### Try it
Start with the first line of the material. Repeat each line exactly through the one that contains "order: Lagomorpha".

* * *

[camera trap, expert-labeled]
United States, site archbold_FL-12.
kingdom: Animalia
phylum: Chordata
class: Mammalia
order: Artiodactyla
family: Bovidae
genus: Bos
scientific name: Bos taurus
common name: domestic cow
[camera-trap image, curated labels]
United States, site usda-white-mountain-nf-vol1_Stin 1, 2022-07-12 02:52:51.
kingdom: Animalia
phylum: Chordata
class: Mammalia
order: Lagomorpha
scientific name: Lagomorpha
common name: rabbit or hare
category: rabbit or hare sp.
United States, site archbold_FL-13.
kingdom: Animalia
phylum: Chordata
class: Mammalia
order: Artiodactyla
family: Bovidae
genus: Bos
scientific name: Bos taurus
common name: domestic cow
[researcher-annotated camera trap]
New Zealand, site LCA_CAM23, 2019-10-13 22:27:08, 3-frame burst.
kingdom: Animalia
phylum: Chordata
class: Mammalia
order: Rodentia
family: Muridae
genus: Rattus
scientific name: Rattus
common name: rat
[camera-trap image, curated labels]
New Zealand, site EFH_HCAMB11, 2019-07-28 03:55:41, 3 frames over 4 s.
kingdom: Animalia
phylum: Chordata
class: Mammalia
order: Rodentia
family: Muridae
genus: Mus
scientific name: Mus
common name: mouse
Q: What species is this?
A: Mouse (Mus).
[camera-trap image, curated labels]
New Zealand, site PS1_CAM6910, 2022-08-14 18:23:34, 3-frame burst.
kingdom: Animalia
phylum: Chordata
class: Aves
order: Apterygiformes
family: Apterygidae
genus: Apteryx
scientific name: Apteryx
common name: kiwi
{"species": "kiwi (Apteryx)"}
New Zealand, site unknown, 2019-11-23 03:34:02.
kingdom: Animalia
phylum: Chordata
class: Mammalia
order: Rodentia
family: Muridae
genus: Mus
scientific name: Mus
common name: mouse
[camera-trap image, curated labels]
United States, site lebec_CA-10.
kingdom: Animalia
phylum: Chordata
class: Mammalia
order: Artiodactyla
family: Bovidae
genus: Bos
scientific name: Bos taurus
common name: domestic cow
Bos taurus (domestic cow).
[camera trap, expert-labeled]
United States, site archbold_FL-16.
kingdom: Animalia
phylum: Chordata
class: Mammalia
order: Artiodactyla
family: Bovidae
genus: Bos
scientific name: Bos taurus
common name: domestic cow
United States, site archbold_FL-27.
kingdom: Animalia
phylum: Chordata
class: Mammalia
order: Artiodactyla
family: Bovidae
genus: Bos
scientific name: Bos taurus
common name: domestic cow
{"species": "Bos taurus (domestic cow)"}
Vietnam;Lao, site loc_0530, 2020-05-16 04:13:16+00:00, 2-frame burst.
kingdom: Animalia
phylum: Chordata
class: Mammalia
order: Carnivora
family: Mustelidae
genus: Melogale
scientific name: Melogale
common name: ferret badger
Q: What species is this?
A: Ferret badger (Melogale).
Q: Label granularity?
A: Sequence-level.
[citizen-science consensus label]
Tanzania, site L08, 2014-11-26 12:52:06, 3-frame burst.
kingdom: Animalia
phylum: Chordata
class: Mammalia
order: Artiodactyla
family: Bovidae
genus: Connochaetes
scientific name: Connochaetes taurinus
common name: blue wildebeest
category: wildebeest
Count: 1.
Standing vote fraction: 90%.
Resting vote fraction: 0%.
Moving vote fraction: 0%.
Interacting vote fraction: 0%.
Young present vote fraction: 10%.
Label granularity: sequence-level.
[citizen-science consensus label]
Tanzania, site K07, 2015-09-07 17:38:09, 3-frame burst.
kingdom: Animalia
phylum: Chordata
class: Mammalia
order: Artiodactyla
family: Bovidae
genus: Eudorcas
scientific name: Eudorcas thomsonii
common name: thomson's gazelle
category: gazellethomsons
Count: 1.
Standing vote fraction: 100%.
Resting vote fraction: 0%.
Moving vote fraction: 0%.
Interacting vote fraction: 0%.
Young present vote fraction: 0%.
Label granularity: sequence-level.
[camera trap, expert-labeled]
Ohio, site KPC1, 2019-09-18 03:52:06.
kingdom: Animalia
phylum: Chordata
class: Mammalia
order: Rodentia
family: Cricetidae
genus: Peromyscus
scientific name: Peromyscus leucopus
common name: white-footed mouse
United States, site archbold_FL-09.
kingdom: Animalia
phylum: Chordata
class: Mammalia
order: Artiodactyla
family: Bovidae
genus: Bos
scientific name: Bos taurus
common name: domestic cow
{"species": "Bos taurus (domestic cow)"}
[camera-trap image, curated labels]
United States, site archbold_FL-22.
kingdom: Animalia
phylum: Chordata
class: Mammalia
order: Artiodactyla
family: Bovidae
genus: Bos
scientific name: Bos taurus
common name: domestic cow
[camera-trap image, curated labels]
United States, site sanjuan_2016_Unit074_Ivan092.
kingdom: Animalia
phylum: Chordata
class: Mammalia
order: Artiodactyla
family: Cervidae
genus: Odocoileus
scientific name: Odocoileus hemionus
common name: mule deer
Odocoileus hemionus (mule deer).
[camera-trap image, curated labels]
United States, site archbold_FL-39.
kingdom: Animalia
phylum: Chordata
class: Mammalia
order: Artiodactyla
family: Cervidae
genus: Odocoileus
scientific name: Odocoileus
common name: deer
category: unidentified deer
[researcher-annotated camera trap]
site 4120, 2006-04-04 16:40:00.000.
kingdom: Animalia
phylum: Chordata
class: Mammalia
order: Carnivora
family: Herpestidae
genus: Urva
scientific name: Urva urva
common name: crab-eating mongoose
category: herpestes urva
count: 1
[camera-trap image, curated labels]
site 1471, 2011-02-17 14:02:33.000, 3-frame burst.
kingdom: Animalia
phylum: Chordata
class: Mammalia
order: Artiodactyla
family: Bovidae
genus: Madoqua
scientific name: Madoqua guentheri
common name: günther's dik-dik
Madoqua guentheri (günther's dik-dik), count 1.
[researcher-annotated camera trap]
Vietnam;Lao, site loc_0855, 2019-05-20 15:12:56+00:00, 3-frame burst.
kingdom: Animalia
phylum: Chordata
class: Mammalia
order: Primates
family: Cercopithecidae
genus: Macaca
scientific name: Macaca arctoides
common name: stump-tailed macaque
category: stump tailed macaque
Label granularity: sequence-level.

* * *

### Task response
[camera trap, expert-labeled]
United States, site archbold_FL-12.
kingdom: Animalia
phylum: Chordata
class: Mammalia
order: Artiodactyla
family: Bovidae
genus: Bos
scientific name: Bos taurus
common name: domestic cow
[camera-trap image, curated labels]
United States, site usda-white-mountain-nf-vol1_Stin 1, 2022-07-12 02:52:51.
kingdom: Animalia
phylum: Chordata
class: Mammalia
order: Lagomorpha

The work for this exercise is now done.